Echo every one of the following lines back verbatim, with no changes.

Data excerpts
------------

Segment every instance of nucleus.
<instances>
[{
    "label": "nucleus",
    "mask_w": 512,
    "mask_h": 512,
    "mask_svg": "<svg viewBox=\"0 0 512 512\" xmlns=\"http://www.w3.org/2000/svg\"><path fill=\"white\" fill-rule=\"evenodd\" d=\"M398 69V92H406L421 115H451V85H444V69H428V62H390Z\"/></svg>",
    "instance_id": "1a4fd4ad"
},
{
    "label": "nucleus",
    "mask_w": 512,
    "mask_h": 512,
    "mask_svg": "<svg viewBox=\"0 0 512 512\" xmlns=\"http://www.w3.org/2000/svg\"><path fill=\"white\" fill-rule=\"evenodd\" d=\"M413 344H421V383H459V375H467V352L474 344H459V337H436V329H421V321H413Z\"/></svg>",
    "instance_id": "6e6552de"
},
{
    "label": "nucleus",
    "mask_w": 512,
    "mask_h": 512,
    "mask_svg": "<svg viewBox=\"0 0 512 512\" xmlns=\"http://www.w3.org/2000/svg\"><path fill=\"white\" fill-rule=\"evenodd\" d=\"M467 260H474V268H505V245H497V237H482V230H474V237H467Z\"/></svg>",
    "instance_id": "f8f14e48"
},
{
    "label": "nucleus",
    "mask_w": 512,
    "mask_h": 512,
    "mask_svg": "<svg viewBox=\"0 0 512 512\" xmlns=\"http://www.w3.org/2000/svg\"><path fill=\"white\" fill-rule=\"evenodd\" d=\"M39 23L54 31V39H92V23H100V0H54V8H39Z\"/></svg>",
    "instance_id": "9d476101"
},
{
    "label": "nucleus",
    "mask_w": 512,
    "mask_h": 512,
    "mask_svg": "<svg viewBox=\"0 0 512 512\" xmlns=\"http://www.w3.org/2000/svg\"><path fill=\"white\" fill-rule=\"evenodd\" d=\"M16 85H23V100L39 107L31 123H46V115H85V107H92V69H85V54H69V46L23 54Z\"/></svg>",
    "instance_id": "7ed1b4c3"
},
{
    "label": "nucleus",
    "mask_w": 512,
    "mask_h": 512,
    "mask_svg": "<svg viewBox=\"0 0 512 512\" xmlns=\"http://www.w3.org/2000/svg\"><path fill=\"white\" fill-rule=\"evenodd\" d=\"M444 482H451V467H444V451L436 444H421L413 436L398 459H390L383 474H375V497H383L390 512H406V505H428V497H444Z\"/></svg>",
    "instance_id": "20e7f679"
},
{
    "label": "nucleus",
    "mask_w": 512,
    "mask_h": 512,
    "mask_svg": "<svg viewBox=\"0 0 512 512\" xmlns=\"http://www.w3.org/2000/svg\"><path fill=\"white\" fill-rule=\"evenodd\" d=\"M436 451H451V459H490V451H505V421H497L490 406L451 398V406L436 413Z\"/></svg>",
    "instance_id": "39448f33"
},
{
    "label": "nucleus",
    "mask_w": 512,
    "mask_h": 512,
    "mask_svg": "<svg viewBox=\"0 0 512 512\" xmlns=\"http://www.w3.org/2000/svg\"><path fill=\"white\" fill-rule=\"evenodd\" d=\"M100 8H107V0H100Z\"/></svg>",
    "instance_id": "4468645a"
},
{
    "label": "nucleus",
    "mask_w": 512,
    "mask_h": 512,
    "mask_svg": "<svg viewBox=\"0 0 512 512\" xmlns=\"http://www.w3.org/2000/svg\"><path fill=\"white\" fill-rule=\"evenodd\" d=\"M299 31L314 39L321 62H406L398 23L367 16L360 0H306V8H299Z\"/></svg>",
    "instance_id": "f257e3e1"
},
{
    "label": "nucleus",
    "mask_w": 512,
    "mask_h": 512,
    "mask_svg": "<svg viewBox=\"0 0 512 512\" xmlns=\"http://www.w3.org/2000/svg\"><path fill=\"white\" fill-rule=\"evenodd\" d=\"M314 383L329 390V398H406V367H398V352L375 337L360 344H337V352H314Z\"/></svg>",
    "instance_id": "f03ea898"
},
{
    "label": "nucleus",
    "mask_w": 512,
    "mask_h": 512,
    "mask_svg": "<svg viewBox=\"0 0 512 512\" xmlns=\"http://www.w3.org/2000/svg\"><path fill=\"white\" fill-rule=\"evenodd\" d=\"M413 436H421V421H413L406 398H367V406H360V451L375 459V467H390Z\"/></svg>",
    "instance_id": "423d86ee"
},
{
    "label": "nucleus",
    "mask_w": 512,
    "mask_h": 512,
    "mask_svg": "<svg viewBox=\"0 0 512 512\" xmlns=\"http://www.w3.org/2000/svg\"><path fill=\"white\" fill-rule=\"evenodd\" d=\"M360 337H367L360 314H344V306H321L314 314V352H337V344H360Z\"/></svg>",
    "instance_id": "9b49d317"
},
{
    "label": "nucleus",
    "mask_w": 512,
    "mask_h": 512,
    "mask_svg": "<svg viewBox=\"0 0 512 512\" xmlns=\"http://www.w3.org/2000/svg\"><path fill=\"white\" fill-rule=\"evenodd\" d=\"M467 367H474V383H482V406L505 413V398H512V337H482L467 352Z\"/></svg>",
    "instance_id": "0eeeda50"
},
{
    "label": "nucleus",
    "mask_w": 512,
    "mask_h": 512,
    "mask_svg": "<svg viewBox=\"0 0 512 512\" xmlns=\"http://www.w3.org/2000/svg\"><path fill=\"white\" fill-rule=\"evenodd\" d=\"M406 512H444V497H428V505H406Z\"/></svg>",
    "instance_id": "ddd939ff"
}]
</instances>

------------

## Output below:
Segment every instance of nucleus.
<instances>
[{
    "label": "nucleus",
    "mask_w": 512,
    "mask_h": 512,
    "mask_svg": "<svg viewBox=\"0 0 512 512\" xmlns=\"http://www.w3.org/2000/svg\"><path fill=\"white\" fill-rule=\"evenodd\" d=\"M398 69V92H406L421 115H451V85H444V69H428V62H390Z\"/></svg>",
    "instance_id": "1a4fd4ad"
},
{
    "label": "nucleus",
    "mask_w": 512,
    "mask_h": 512,
    "mask_svg": "<svg viewBox=\"0 0 512 512\" xmlns=\"http://www.w3.org/2000/svg\"><path fill=\"white\" fill-rule=\"evenodd\" d=\"M413 344H421V383H459V375H467V352L474 344H459V337H436V329H421V321H413Z\"/></svg>",
    "instance_id": "6e6552de"
},
{
    "label": "nucleus",
    "mask_w": 512,
    "mask_h": 512,
    "mask_svg": "<svg viewBox=\"0 0 512 512\" xmlns=\"http://www.w3.org/2000/svg\"><path fill=\"white\" fill-rule=\"evenodd\" d=\"M467 260H474V268H505V245H497V237H482V230H474V237H467Z\"/></svg>",
    "instance_id": "f8f14e48"
},
{
    "label": "nucleus",
    "mask_w": 512,
    "mask_h": 512,
    "mask_svg": "<svg viewBox=\"0 0 512 512\" xmlns=\"http://www.w3.org/2000/svg\"><path fill=\"white\" fill-rule=\"evenodd\" d=\"M39 23L54 31V39H92V23H100V0H54V8H39Z\"/></svg>",
    "instance_id": "9d476101"
},
{
    "label": "nucleus",
    "mask_w": 512,
    "mask_h": 512,
    "mask_svg": "<svg viewBox=\"0 0 512 512\" xmlns=\"http://www.w3.org/2000/svg\"><path fill=\"white\" fill-rule=\"evenodd\" d=\"M16 85H23V100L39 107L31 123H46V115H85V107H92V69H85V54H69V46L23 54Z\"/></svg>",
    "instance_id": "7ed1b4c3"
},
{
    "label": "nucleus",
    "mask_w": 512,
    "mask_h": 512,
    "mask_svg": "<svg viewBox=\"0 0 512 512\" xmlns=\"http://www.w3.org/2000/svg\"><path fill=\"white\" fill-rule=\"evenodd\" d=\"M444 482H451V467H444V451L436 444H421L413 436L398 459H390L383 474H375V497H383L390 512H406V505H428V497H444Z\"/></svg>",
    "instance_id": "20e7f679"
},
{
    "label": "nucleus",
    "mask_w": 512,
    "mask_h": 512,
    "mask_svg": "<svg viewBox=\"0 0 512 512\" xmlns=\"http://www.w3.org/2000/svg\"><path fill=\"white\" fill-rule=\"evenodd\" d=\"M436 451H451V459H490V451H505V421H497L490 406L451 398V406L436 413Z\"/></svg>",
    "instance_id": "39448f33"
},
{
    "label": "nucleus",
    "mask_w": 512,
    "mask_h": 512,
    "mask_svg": "<svg viewBox=\"0 0 512 512\" xmlns=\"http://www.w3.org/2000/svg\"><path fill=\"white\" fill-rule=\"evenodd\" d=\"M100 8H107V0H100Z\"/></svg>",
    "instance_id": "4468645a"
},
{
    "label": "nucleus",
    "mask_w": 512,
    "mask_h": 512,
    "mask_svg": "<svg viewBox=\"0 0 512 512\" xmlns=\"http://www.w3.org/2000/svg\"><path fill=\"white\" fill-rule=\"evenodd\" d=\"M299 31L314 39L321 62H406L398 23L367 16L360 0H306V8H299Z\"/></svg>",
    "instance_id": "f257e3e1"
},
{
    "label": "nucleus",
    "mask_w": 512,
    "mask_h": 512,
    "mask_svg": "<svg viewBox=\"0 0 512 512\" xmlns=\"http://www.w3.org/2000/svg\"><path fill=\"white\" fill-rule=\"evenodd\" d=\"M314 383L329 390V398H406V367H398V352L375 337L360 344H337V352H314Z\"/></svg>",
    "instance_id": "f03ea898"
},
{
    "label": "nucleus",
    "mask_w": 512,
    "mask_h": 512,
    "mask_svg": "<svg viewBox=\"0 0 512 512\" xmlns=\"http://www.w3.org/2000/svg\"><path fill=\"white\" fill-rule=\"evenodd\" d=\"M413 436H421V421H413L406 398H367V406H360V451L375 459V467H390Z\"/></svg>",
    "instance_id": "423d86ee"
},
{
    "label": "nucleus",
    "mask_w": 512,
    "mask_h": 512,
    "mask_svg": "<svg viewBox=\"0 0 512 512\" xmlns=\"http://www.w3.org/2000/svg\"><path fill=\"white\" fill-rule=\"evenodd\" d=\"M360 337H367L360 314H344V306H321L314 314V352H337V344H360Z\"/></svg>",
    "instance_id": "9b49d317"
},
{
    "label": "nucleus",
    "mask_w": 512,
    "mask_h": 512,
    "mask_svg": "<svg viewBox=\"0 0 512 512\" xmlns=\"http://www.w3.org/2000/svg\"><path fill=\"white\" fill-rule=\"evenodd\" d=\"M467 367H474V383H482V406L505 413V398H512V337H482L467 352Z\"/></svg>",
    "instance_id": "0eeeda50"
},
{
    "label": "nucleus",
    "mask_w": 512,
    "mask_h": 512,
    "mask_svg": "<svg viewBox=\"0 0 512 512\" xmlns=\"http://www.w3.org/2000/svg\"><path fill=\"white\" fill-rule=\"evenodd\" d=\"M406 512H444V497H428V505H406Z\"/></svg>",
    "instance_id": "ddd939ff"
}]
</instances>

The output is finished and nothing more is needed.